Медунов чувствовал, что ему надо уезжать из Краснодарского края, неприязнь к нему несмотря на его бурную деятельность нарастала. Она была связана с разложением кадров на всех уровнях.
«Все как будто бы было правильно в его выступлениях на пленумах и совещаниях, звучала беспощадная критика и строгая требовательность, а кадры он распускал, — делилась со мною работница крайкома, занимавшая ответственную должность. — На деле же было так: «Оставьте у меня материалы…» О них забывали, никаких мер. Я была в недоумении. Ведь оставленные заявления касались чистоплотности кадров. Даже отец, услышав о продвижении своего сына в. крайкоме на более высокую должность, просил не делать этого. Он как в воду смотрел. Вскоре сына осудили за взяточничество».

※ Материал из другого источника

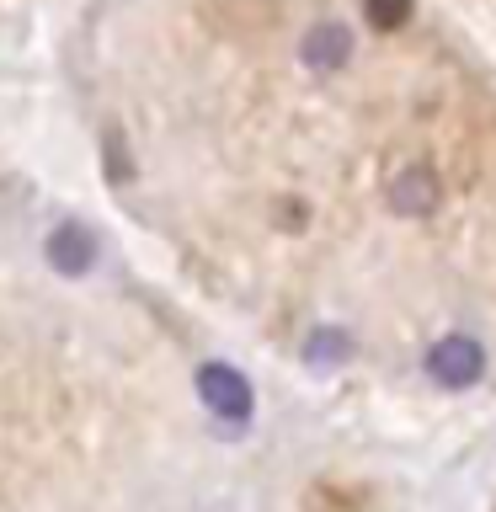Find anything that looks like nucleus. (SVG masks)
I'll list each match as a JSON object with an SVG mask.
<instances>
[{"label": "nucleus", "instance_id": "nucleus-2", "mask_svg": "<svg viewBox=\"0 0 496 512\" xmlns=\"http://www.w3.org/2000/svg\"><path fill=\"white\" fill-rule=\"evenodd\" d=\"M198 390L208 400V411L224 416V422H251V384L235 374V368H224V363H208L203 374H198Z\"/></svg>", "mask_w": 496, "mask_h": 512}, {"label": "nucleus", "instance_id": "nucleus-3", "mask_svg": "<svg viewBox=\"0 0 496 512\" xmlns=\"http://www.w3.org/2000/svg\"><path fill=\"white\" fill-rule=\"evenodd\" d=\"M48 251H54V262L64 272H86L91 267V256H96V235L86 230V224H75V219H64L54 240H48Z\"/></svg>", "mask_w": 496, "mask_h": 512}, {"label": "nucleus", "instance_id": "nucleus-5", "mask_svg": "<svg viewBox=\"0 0 496 512\" xmlns=\"http://www.w3.org/2000/svg\"><path fill=\"white\" fill-rule=\"evenodd\" d=\"M347 54H352V38H347V27H336V22L315 27L310 38H304V59H310L315 70H336V64H347Z\"/></svg>", "mask_w": 496, "mask_h": 512}, {"label": "nucleus", "instance_id": "nucleus-7", "mask_svg": "<svg viewBox=\"0 0 496 512\" xmlns=\"http://www.w3.org/2000/svg\"><path fill=\"white\" fill-rule=\"evenodd\" d=\"M331 358H347V336L342 331H315L310 336V363H331Z\"/></svg>", "mask_w": 496, "mask_h": 512}, {"label": "nucleus", "instance_id": "nucleus-6", "mask_svg": "<svg viewBox=\"0 0 496 512\" xmlns=\"http://www.w3.org/2000/svg\"><path fill=\"white\" fill-rule=\"evenodd\" d=\"M406 16H411V0H368V22H374L379 32L406 27Z\"/></svg>", "mask_w": 496, "mask_h": 512}, {"label": "nucleus", "instance_id": "nucleus-1", "mask_svg": "<svg viewBox=\"0 0 496 512\" xmlns=\"http://www.w3.org/2000/svg\"><path fill=\"white\" fill-rule=\"evenodd\" d=\"M427 374L438 384H448V390H464V384H475L486 374V352H480L475 336H443L427 352Z\"/></svg>", "mask_w": 496, "mask_h": 512}, {"label": "nucleus", "instance_id": "nucleus-4", "mask_svg": "<svg viewBox=\"0 0 496 512\" xmlns=\"http://www.w3.org/2000/svg\"><path fill=\"white\" fill-rule=\"evenodd\" d=\"M390 203L400 208V214H427V208L438 203V182H432V171L406 166L395 176V187H390Z\"/></svg>", "mask_w": 496, "mask_h": 512}]
</instances>
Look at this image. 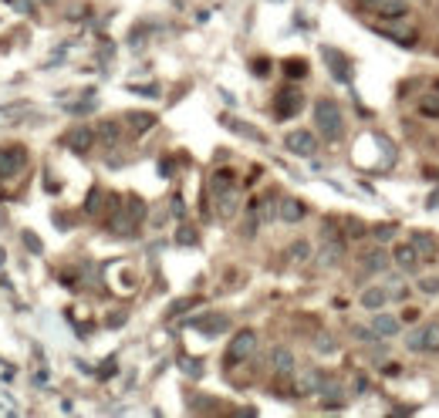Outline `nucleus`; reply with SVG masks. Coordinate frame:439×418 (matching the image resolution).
Returning a JSON list of instances; mask_svg holds the SVG:
<instances>
[{
	"label": "nucleus",
	"mask_w": 439,
	"mask_h": 418,
	"mask_svg": "<svg viewBox=\"0 0 439 418\" xmlns=\"http://www.w3.org/2000/svg\"><path fill=\"white\" fill-rule=\"evenodd\" d=\"M314 125H318V131L328 142H335V138L345 135V115H341L335 98H318L314 102Z\"/></svg>",
	"instance_id": "obj_1"
},
{
	"label": "nucleus",
	"mask_w": 439,
	"mask_h": 418,
	"mask_svg": "<svg viewBox=\"0 0 439 418\" xmlns=\"http://www.w3.org/2000/svg\"><path fill=\"white\" fill-rule=\"evenodd\" d=\"M254 351H257V331H254V327H243V331H236V334H233V340L227 344L223 365H227V367L240 365V361H247Z\"/></svg>",
	"instance_id": "obj_2"
},
{
	"label": "nucleus",
	"mask_w": 439,
	"mask_h": 418,
	"mask_svg": "<svg viewBox=\"0 0 439 418\" xmlns=\"http://www.w3.org/2000/svg\"><path fill=\"white\" fill-rule=\"evenodd\" d=\"M406 347L415 351V354H439V320H429L422 327H415L413 334L406 338Z\"/></svg>",
	"instance_id": "obj_3"
},
{
	"label": "nucleus",
	"mask_w": 439,
	"mask_h": 418,
	"mask_svg": "<svg viewBox=\"0 0 439 418\" xmlns=\"http://www.w3.org/2000/svg\"><path fill=\"white\" fill-rule=\"evenodd\" d=\"M95 142H98V135H95L92 125H75L71 131H64V138H61V145L68 152H75V156H88Z\"/></svg>",
	"instance_id": "obj_4"
},
{
	"label": "nucleus",
	"mask_w": 439,
	"mask_h": 418,
	"mask_svg": "<svg viewBox=\"0 0 439 418\" xmlns=\"http://www.w3.org/2000/svg\"><path fill=\"white\" fill-rule=\"evenodd\" d=\"M284 149L287 152H294V156H301V158H308L318 152V135L308 129H294V131H287L284 135Z\"/></svg>",
	"instance_id": "obj_5"
},
{
	"label": "nucleus",
	"mask_w": 439,
	"mask_h": 418,
	"mask_svg": "<svg viewBox=\"0 0 439 418\" xmlns=\"http://www.w3.org/2000/svg\"><path fill=\"white\" fill-rule=\"evenodd\" d=\"M27 165V152L21 145H10V149H0V179H10L17 176Z\"/></svg>",
	"instance_id": "obj_6"
},
{
	"label": "nucleus",
	"mask_w": 439,
	"mask_h": 418,
	"mask_svg": "<svg viewBox=\"0 0 439 418\" xmlns=\"http://www.w3.org/2000/svg\"><path fill=\"white\" fill-rule=\"evenodd\" d=\"M301 108H304V95H301L298 88H284V91H277V104H274L277 118H294Z\"/></svg>",
	"instance_id": "obj_7"
},
{
	"label": "nucleus",
	"mask_w": 439,
	"mask_h": 418,
	"mask_svg": "<svg viewBox=\"0 0 439 418\" xmlns=\"http://www.w3.org/2000/svg\"><path fill=\"white\" fill-rule=\"evenodd\" d=\"M392 263H395L402 273H419V266H422V260H419V253H415L413 243H395Z\"/></svg>",
	"instance_id": "obj_8"
},
{
	"label": "nucleus",
	"mask_w": 439,
	"mask_h": 418,
	"mask_svg": "<svg viewBox=\"0 0 439 418\" xmlns=\"http://www.w3.org/2000/svg\"><path fill=\"white\" fill-rule=\"evenodd\" d=\"M372 14L382 17V21H406L409 17V0H379L372 7Z\"/></svg>",
	"instance_id": "obj_9"
},
{
	"label": "nucleus",
	"mask_w": 439,
	"mask_h": 418,
	"mask_svg": "<svg viewBox=\"0 0 439 418\" xmlns=\"http://www.w3.org/2000/svg\"><path fill=\"white\" fill-rule=\"evenodd\" d=\"M409 243L415 246V253H419V260H422V263H433V260H436L439 246H436V236H433V233H426V230H415Z\"/></svg>",
	"instance_id": "obj_10"
},
{
	"label": "nucleus",
	"mask_w": 439,
	"mask_h": 418,
	"mask_svg": "<svg viewBox=\"0 0 439 418\" xmlns=\"http://www.w3.org/2000/svg\"><path fill=\"white\" fill-rule=\"evenodd\" d=\"M372 331H375L379 338H395V334L402 331V324H399V317H392V314L372 311Z\"/></svg>",
	"instance_id": "obj_11"
},
{
	"label": "nucleus",
	"mask_w": 439,
	"mask_h": 418,
	"mask_svg": "<svg viewBox=\"0 0 439 418\" xmlns=\"http://www.w3.org/2000/svg\"><path fill=\"white\" fill-rule=\"evenodd\" d=\"M325 61L332 64V75H335V81H352V64H348V57L341 51H335V48H325Z\"/></svg>",
	"instance_id": "obj_12"
},
{
	"label": "nucleus",
	"mask_w": 439,
	"mask_h": 418,
	"mask_svg": "<svg viewBox=\"0 0 439 418\" xmlns=\"http://www.w3.org/2000/svg\"><path fill=\"white\" fill-rule=\"evenodd\" d=\"M193 327L213 338V334H223V331L230 327V317H227V314H213V317H200V320H193Z\"/></svg>",
	"instance_id": "obj_13"
},
{
	"label": "nucleus",
	"mask_w": 439,
	"mask_h": 418,
	"mask_svg": "<svg viewBox=\"0 0 439 418\" xmlns=\"http://www.w3.org/2000/svg\"><path fill=\"white\" fill-rule=\"evenodd\" d=\"M359 304H362L368 314H372V311H382V307L388 304V290L386 287H365L362 297H359Z\"/></svg>",
	"instance_id": "obj_14"
},
{
	"label": "nucleus",
	"mask_w": 439,
	"mask_h": 418,
	"mask_svg": "<svg viewBox=\"0 0 439 418\" xmlns=\"http://www.w3.org/2000/svg\"><path fill=\"white\" fill-rule=\"evenodd\" d=\"M325 385H328V378H325L318 367H311V371H304V374L298 378V388H301L304 394H321Z\"/></svg>",
	"instance_id": "obj_15"
},
{
	"label": "nucleus",
	"mask_w": 439,
	"mask_h": 418,
	"mask_svg": "<svg viewBox=\"0 0 439 418\" xmlns=\"http://www.w3.org/2000/svg\"><path fill=\"white\" fill-rule=\"evenodd\" d=\"M277 216H281L284 223H301V219L308 216V206H304L301 199H284V203L277 206Z\"/></svg>",
	"instance_id": "obj_16"
},
{
	"label": "nucleus",
	"mask_w": 439,
	"mask_h": 418,
	"mask_svg": "<svg viewBox=\"0 0 439 418\" xmlns=\"http://www.w3.org/2000/svg\"><path fill=\"white\" fill-rule=\"evenodd\" d=\"M386 266H388V253L382 250V246H375V250L362 253V270L365 273H382Z\"/></svg>",
	"instance_id": "obj_17"
},
{
	"label": "nucleus",
	"mask_w": 439,
	"mask_h": 418,
	"mask_svg": "<svg viewBox=\"0 0 439 418\" xmlns=\"http://www.w3.org/2000/svg\"><path fill=\"white\" fill-rule=\"evenodd\" d=\"M209 189H213V196H227V192H233V189H236V179H233L230 169H220V172H213V183H209Z\"/></svg>",
	"instance_id": "obj_18"
},
{
	"label": "nucleus",
	"mask_w": 439,
	"mask_h": 418,
	"mask_svg": "<svg viewBox=\"0 0 439 418\" xmlns=\"http://www.w3.org/2000/svg\"><path fill=\"white\" fill-rule=\"evenodd\" d=\"M318 260H321V266H335V263H341V260H345V239L328 243V246L318 253Z\"/></svg>",
	"instance_id": "obj_19"
},
{
	"label": "nucleus",
	"mask_w": 439,
	"mask_h": 418,
	"mask_svg": "<svg viewBox=\"0 0 439 418\" xmlns=\"http://www.w3.org/2000/svg\"><path fill=\"white\" fill-rule=\"evenodd\" d=\"M126 122L132 125L135 135H142V131H149L155 125V115H153V111H129V115H126Z\"/></svg>",
	"instance_id": "obj_20"
},
{
	"label": "nucleus",
	"mask_w": 439,
	"mask_h": 418,
	"mask_svg": "<svg viewBox=\"0 0 439 418\" xmlns=\"http://www.w3.org/2000/svg\"><path fill=\"white\" fill-rule=\"evenodd\" d=\"M270 361H274V371H281V374H291V371H294V354H291V347H274Z\"/></svg>",
	"instance_id": "obj_21"
},
{
	"label": "nucleus",
	"mask_w": 439,
	"mask_h": 418,
	"mask_svg": "<svg viewBox=\"0 0 439 418\" xmlns=\"http://www.w3.org/2000/svg\"><path fill=\"white\" fill-rule=\"evenodd\" d=\"M95 135H98V138H102L105 145H115V142H119V138H122V125H119V122H112V118H108V122H102V125H98V129H95Z\"/></svg>",
	"instance_id": "obj_22"
},
{
	"label": "nucleus",
	"mask_w": 439,
	"mask_h": 418,
	"mask_svg": "<svg viewBox=\"0 0 439 418\" xmlns=\"http://www.w3.org/2000/svg\"><path fill=\"white\" fill-rule=\"evenodd\" d=\"M308 257H311V243H308V239H298V243H291V246H287V260L304 263Z\"/></svg>",
	"instance_id": "obj_23"
},
{
	"label": "nucleus",
	"mask_w": 439,
	"mask_h": 418,
	"mask_svg": "<svg viewBox=\"0 0 439 418\" xmlns=\"http://www.w3.org/2000/svg\"><path fill=\"white\" fill-rule=\"evenodd\" d=\"M284 75L287 78H304V75H308V61H304V57H287Z\"/></svg>",
	"instance_id": "obj_24"
},
{
	"label": "nucleus",
	"mask_w": 439,
	"mask_h": 418,
	"mask_svg": "<svg viewBox=\"0 0 439 418\" xmlns=\"http://www.w3.org/2000/svg\"><path fill=\"white\" fill-rule=\"evenodd\" d=\"M419 115L422 118H439V95H429L419 102Z\"/></svg>",
	"instance_id": "obj_25"
},
{
	"label": "nucleus",
	"mask_w": 439,
	"mask_h": 418,
	"mask_svg": "<svg viewBox=\"0 0 439 418\" xmlns=\"http://www.w3.org/2000/svg\"><path fill=\"white\" fill-rule=\"evenodd\" d=\"M395 230H399L395 223H382V226H375V230H372V236H375L379 243H386V239H392V236H395Z\"/></svg>",
	"instance_id": "obj_26"
},
{
	"label": "nucleus",
	"mask_w": 439,
	"mask_h": 418,
	"mask_svg": "<svg viewBox=\"0 0 439 418\" xmlns=\"http://www.w3.org/2000/svg\"><path fill=\"white\" fill-rule=\"evenodd\" d=\"M419 293L436 297V293H439V277H422V280H419Z\"/></svg>",
	"instance_id": "obj_27"
},
{
	"label": "nucleus",
	"mask_w": 439,
	"mask_h": 418,
	"mask_svg": "<svg viewBox=\"0 0 439 418\" xmlns=\"http://www.w3.org/2000/svg\"><path fill=\"white\" fill-rule=\"evenodd\" d=\"M182 371H186L189 378H200V374H203V361H189V358H182Z\"/></svg>",
	"instance_id": "obj_28"
},
{
	"label": "nucleus",
	"mask_w": 439,
	"mask_h": 418,
	"mask_svg": "<svg viewBox=\"0 0 439 418\" xmlns=\"http://www.w3.org/2000/svg\"><path fill=\"white\" fill-rule=\"evenodd\" d=\"M196 304H200V300H196V297H186V300H176V304H173V307H169V314H173V317H176V314L189 311V307H196Z\"/></svg>",
	"instance_id": "obj_29"
},
{
	"label": "nucleus",
	"mask_w": 439,
	"mask_h": 418,
	"mask_svg": "<svg viewBox=\"0 0 439 418\" xmlns=\"http://www.w3.org/2000/svg\"><path fill=\"white\" fill-rule=\"evenodd\" d=\"M254 75H257V78H267V75H270V61H267V57H257V61H254Z\"/></svg>",
	"instance_id": "obj_30"
},
{
	"label": "nucleus",
	"mask_w": 439,
	"mask_h": 418,
	"mask_svg": "<svg viewBox=\"0 0 439 418\" xmlns=\"http://www.w3.org/2000/svg\"><path fill=\"white\" fill-rule=\"evenodd\" d=\"M98 203H102V189H95V192L88 196V206H85V209H88V212H98V209H102Z\"/></svg>",
	"instance_id": "obj_31"
},
{
	"label": "nucleus",
	"mask_w": 439,
	"mask_h": 418,
	"mask_svg": "<svg viewBox=\"0 0 439 418\" xmlns=\"http://www.w3.org/2000/svg\"><path fill=\"white\" fill-rule=\"evenodd\" d=\"M176 239H180V243H186V246H189V243H196V236H193V230H189V226H182Z\"/></svg>",
	"instance_id": "obj_32"
},
{
	"label": "nucleus",
	"mask_w": 439,
	"mask_h": 418,
	"mask_svg": "<svg viewBox=\"0 0 439 418\" xmlns=\"http://www.w3.org/2000/svg\"><path fill=\"white\" fill-rule=\"evenodd\" d=\"M402 320H409V324L419 320V311H415V307H406V311H402Z\"/></svg>",
	"instance_id": "obj_33"
},
{
	"label": "nucleus",
	"mask_w": 439,
	"mask_h": 418,
	"mask_svg": "<svg viewBox=\"0 0 439 418\" xmlns=\"http://www.w3.org/2000/svg\"><path fill=\"white\" fill-rule=\"evenodd\" d=\"M359 3H362V10H372V7H375L379 0H359Z\"/></svg>",
	"instance_id": "obj_34"
},
{
	"label": "nucleus",
	"mask_w": 439,
	"mask_h": 418,
	"mask_svg": "<svg viewBox=\"0 0 439 418\" xmlns=\"http://www.w3.org/2000/svg\"><path fill=\"white\" fill-rule=\"evenodd\" d=\"M433 91H436V95H439V78H436V81H433Z\"/></svg>",
	"instance_id": "obj_35"
},
{
	"label": "nucleus",
	"mask_w": 439,
	"mask_h": 418,
	"mask_svg": "<svg viewBox=\"0 0 439 418\" xmlns=\"http://www.w3.org/2000/svg\"><path fill=\"white\" fill-rule=\"evenodd\" d=\"M37 3H54V0H37Z\"/></svg>",
	"instance_id": "obj_36"
},
{
	"label": "nucleus",
	"mask_w": 439,
	"mask_h": 418,
	"mask_svg": "<svg viewBox=\"0 0 439 418\" xmlns=\"http://www.w3.org/2000/svg\"><path fill=\"white\" fill-rule=\"evenodd\" d=\"M409 3H422V0H409Z\"/></svg>",
	"instance_id": "obj_37"
}]
</instances>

Его просьбам никто не внял. Этого падения почему‑то не хотел замечать Медунов. Обнажать ему было невыгодно потому, что в таком случае рушились все его планы. Кто же его взял бы в Москву, если бы в крае вскрылись негативные явления. О их нарастании свидетельствовал резко увеличившийся поток писем с требованием навести порядок, улучшить продовольственное снабжение и товарами первой необходимости. Медунов уходил от этих вопросов, считая, что на Кубани жить можно. Он не встречался на заводах с рабочими коллективами, редко принимал заявителей и то как правило только должностных лиц. Гораздо охотнее он бывал в колхозах и совхозах. Сельское хозяйство он безусловно знал, был компетентен решать любые вопросы, но всегда советовался с учеными сельхозниками. И Кириленко, с которым Медунов находился в добрых отношениях, почему‑то не смог поддержать его желание перейти в ВЦСПС. Очевидно, влиятельные люди в ЦК, прежде всего М. Суслов, придерживались иного мнения. Уж слишком штормило в крае от жалоб и заявлений, которые на месте при проверке, как правило, не «находили» подтверждения.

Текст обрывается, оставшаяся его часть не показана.